Our comoving patch of space is certainly not, strictly speaking, a closed system. If an observer were located at the imaginary fence, they would notice various particles passing in and out of our patch. But on average, the same number and kind of particles would come in and go out, and in the aggregate they would be basically indistinguishable. (The smoothness of the cosmic microwave background convinces us that the uniformity of our universe extends out to the boundary of our patch, even if we’re not sure how far it continues beyond.) So for all practical purposes, it’s okay to think of our comoving patch as a closed system. It’s not really closed, but it evolves just as if it were—there aren’t any important influences from the outside that are affecting what goes on inside.
CONSERVATION OF INFORMATION IN AN EXPANDING SPACE TIME
If our comoving patch defines an approximately closed system, the next step is to think about its space of states. General relativity tells us that space itself, the stage on which particles and matter move and interact, evolves over time. Because of this, the definition of the space of states becomes more subtle than it would have been if spacetime were absolute. Most physicists would agree that information is conserved as the universe evolves, but the way that works is quite unclear in a cosmological context. The essential problem is that more and more things can fit into the universe as it expands, so—naїvely, anyway—it looks as if the space of states is getting bigger. That would be in flagrant contradiction to the usual rules of reversible, information-conserving physics, where the space of states is fixed once and for all.
To grapple with this issue, it makes sense to start with the best understanding we currently have of the fundamental nature of matter, which comes from quantum field theory. Fields vibrate in various ways, and we perceive the vibrations as particles. So when we ask, “What is the space of states in a particular quantum field theory?” we need to know all the different ways that the fields can vibrate.
Any possible vibration of a quantum field can be thought of as a combination of vibrations with different specific wavelengths—just as any particular sound can be decomposed into a combination of various notes with specific frequencies. At first you might think that any possible wavelength is allowed, but actually there are restrictions. The Planck length—the tiny distance of 10-33 centimeters at which quantum gravity becomes important—provides a lower limit on what wavelengths are allowed. At smaller distances than that, spacetime itself loses its conventional meaning, and the energy of the wave (which is larger when the wavelength is shorter) becomes so large that it would just collapse to a black hole.
Likewise, there is an upper limit on what wavelengths are allowed, given by the size of our comoving patch. It’s not that vibrations with longer wavelengths can’t exist; it’s that they just don’t matter. Wavelengths larger than the size of our patch are effectively constant throughout the observable universe.

## Stated problem 1
Extract the stretch of the passage on the expanding universe from "To grapple with" through "fields can vibrate.".
The passage and the listing after it are unrelated.

## Records shown
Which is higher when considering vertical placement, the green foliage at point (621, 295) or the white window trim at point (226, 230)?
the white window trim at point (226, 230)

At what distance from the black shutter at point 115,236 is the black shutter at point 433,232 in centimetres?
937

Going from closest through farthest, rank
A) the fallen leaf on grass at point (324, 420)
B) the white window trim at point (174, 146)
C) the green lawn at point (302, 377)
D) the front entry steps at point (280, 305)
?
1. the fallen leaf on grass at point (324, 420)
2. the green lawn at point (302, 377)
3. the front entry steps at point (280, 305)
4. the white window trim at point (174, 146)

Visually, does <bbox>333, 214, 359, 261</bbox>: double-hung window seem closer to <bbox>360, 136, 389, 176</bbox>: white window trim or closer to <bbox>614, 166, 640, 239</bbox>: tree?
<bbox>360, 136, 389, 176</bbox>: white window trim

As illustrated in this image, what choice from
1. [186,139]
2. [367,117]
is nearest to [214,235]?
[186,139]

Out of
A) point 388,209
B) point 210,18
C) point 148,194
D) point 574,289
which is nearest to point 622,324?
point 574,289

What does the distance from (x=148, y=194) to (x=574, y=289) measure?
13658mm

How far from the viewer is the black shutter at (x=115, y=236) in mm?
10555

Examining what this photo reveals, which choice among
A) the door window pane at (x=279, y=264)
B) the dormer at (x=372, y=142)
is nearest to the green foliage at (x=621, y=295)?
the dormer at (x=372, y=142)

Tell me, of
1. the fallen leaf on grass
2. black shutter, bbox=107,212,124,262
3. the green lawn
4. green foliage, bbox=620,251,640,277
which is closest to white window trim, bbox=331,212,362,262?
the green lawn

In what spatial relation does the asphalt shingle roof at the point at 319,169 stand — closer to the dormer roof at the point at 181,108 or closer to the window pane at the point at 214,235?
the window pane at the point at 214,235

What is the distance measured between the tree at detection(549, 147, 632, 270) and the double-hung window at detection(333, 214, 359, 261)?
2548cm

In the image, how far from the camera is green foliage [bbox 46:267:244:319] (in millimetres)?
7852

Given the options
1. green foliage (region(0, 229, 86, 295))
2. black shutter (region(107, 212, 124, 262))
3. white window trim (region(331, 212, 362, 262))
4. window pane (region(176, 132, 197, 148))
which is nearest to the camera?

## Stated problem 2
Gather every line of the listing that contains the string "entry".

## Task answer 1
To grapple with this issue, it makes sense to start with the best understanding we currently have of the fundamental nature of matter, which comes from quantum field theory. Fields vibrate in various ways, and we perceive the vibrations as particles. So when we ask, “What is the space of states in a particular quantum field theory?” we need to know all the different ways that the fields can vibrate.

## Task answer 2
D) the front entry steps at point (280, 305)
3. the front entry steps at point (280, 305)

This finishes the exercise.